All things considered–the depression, the day job, three kids and one insatiable husband–I think a book a year is about top speed for me. But I’m taking notes on all the things I will do differently the next time around, some of which may smooth the process:

  1. I won’t use Scrivener again. It’s too tempting to jump around, and writing all the exciting scenes first is like eating the lemon cookie before the peas and carrots.
  2. I’ll write out the first draft, start to finish, longhand. Of all the things I’ve learned about myself as a writer, the most valuable to me has been recognizing what a boost it is to my creativity when I can scribble the story and scratch all over it and draw dirty pictures in the corners when I get bored. A cheap pen and notebook don’t intimidate me the way a blank computer screen does. With pen and paper, I am never blocked. And as I type out the manuscript, I get a hefty first revision out of the way. Big, big help.
  3. I will take some time to think about the story before I start writing.
  4. But I will not make a detailed outline. I’ll think about the story in terms of hitting a series of marks. Beginning, midpoint reversal, tentative end. I’ll loosen up.
  5. I will accept my limitations as a writer and look for ways to play to my strengths.
  6. I won’t begin writing the first draft until I have at least a week set aside to crank on it.
  7. I’ve learned that I write best when I’m not at home. I will take my one-woman show on the road from the first page, leaving my computer and phone and beautiful family behind.
  8. I will remember that while my husband is not a reader, he’s doing the laundry, shuttling the children, and blending margaritas. Laundry + alcohol = blow jobs.
  9. I don’t write well on work nights. Unless I feel inspired, I won’t try. I’ll go out and live instead, and let the energy build until the next day off. I’ll remind myself that daydreaming is part of writing, not necessarily a shirking of responsibilities.
  10. I will try to remember that writing sucks a big fat donkey dick, no matter how you go about it. But it’s the only way to make a book.

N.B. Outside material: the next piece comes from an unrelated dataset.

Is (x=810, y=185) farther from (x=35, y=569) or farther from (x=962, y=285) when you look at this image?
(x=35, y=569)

What will you do differently the next time out?

Chihuahua

I woke up in the middle of the night with that feeling. That awful feeling. Mouth full of hot water, acrid taste in the back of the throat, ominous roiling like a rocket preparing for liftoff . . . I raced to the bathroom and hung out there awhile, upended and cursing that fucking Taco Bell chihuahua.

Serves me right. I had to run to Kohl’s after work (my favorite bras, 60% off–now there’s a rack!) and afterward I thought, I’ll just grab a quick cheap bite and sit with my notebook for a few minutes. Oof, bad idea. I should have gone home and had leftover tofu curry, or a bowl of cereal with blueberries, or even a baked potato with cheddar, if I was so goddamn set on junk food. The fact is, my body was offended. I’ve been feeding it clean for a long time now and my stomach does not appreciate the wonders of liquid cheese and bean goo and those cinnamon styrofoam thingies that dissolve on impact. Whatever I ate last night, I’m pretty sure it’s the grout in the food pyramid.

I can’t tell you how comforting it was to unpack my breakfast and lunch for work today: strawberries, pineapple and raspberries in a ginger-honey-lime dressing, an apple, some tomato soup and pickled carrots. And saltines, just in case. Stomach, I’m here to make amends.

Have you fallen off the wagon lately?